# Eid Mubarak!



## Abu Rashid

Eid Mubarak (Blessed Eid) to all of the forum's Muslims.
​


----------



## azeid

السلام عليكم



كل عام و أنتم جميعاً بخير
*
Eid-al-Fitr celebration is Sunday*

 Happy Eid to all Muslim members

عيدكم مبارك
_
Eid Mubarak_

Bayramınız Mübarek Olsun

Selamat Hari Raya Idul Fitri

أعاده الله علينا جميعاً بالخير و اليمن و السعادة و البركات 
​


----------



## cherine

*Happy Eid to all the Muslims foreros and their loved ones.

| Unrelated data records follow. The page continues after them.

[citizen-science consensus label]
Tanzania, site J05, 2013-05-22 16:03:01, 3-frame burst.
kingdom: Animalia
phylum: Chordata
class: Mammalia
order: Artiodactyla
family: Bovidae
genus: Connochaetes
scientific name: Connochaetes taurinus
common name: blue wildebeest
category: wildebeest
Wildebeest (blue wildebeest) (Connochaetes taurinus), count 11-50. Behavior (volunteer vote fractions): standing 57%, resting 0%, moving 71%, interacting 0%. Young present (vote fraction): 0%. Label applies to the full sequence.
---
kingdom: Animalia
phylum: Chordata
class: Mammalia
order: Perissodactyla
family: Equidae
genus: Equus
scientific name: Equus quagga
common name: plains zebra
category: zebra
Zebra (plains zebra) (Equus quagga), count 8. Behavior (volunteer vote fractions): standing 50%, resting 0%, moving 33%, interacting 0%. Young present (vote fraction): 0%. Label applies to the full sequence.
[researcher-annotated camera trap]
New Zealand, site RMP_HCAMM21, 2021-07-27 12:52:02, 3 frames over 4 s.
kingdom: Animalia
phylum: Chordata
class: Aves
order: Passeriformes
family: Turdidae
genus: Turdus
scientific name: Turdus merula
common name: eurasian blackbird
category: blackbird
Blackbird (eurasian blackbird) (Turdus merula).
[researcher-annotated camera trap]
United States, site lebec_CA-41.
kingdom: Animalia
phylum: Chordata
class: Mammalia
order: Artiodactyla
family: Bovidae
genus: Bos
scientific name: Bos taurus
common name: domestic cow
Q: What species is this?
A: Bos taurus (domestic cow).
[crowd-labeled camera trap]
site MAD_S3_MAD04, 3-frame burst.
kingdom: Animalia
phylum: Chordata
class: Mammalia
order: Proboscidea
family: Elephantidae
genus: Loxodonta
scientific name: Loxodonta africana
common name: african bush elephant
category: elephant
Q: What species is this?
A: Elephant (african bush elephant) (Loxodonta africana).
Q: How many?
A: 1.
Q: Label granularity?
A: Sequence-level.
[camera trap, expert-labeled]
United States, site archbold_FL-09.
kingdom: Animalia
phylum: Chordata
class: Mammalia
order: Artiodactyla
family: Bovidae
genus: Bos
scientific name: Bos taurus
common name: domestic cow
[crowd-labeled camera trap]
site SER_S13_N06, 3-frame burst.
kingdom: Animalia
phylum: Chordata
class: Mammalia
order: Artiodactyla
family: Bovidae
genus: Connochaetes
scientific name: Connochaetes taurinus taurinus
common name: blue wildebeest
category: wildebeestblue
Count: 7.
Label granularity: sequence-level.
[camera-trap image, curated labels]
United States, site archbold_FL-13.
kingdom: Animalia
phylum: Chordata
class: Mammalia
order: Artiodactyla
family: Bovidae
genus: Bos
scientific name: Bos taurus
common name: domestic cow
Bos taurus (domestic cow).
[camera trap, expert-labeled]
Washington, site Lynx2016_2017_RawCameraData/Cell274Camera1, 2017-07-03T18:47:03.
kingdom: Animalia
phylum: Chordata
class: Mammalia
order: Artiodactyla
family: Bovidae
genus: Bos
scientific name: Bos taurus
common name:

May it be filled with blessings, peace and happiness
*
كل سنة واحنا طيبين وبخير
​ 
 

​


----------



## londonmasri

Eid mubarak to all
​


----------



## Haroon

تقبل الله منا ومنكم سائر الأعمال


----------



## Mahaodeh

كل سنة وانتو سالمين وعساكم من عوّاده


----------



## yasmeena

Eid Mubarak 
كل عام وأنتم بخير


----------



## Faylasoof

عید مبارک
A very Happy Eid to all!


----------



## Masood

Eid Mubarak, everyone!

(Now I can get back to cycling to work and playing footie....woo-hoo!!)


----------



## Haroon

Eid Mubark


----------



## لنـا

عيد مبارك... اعاده الله عليكم بالخير والطاعات
عيد شهيد!!


----------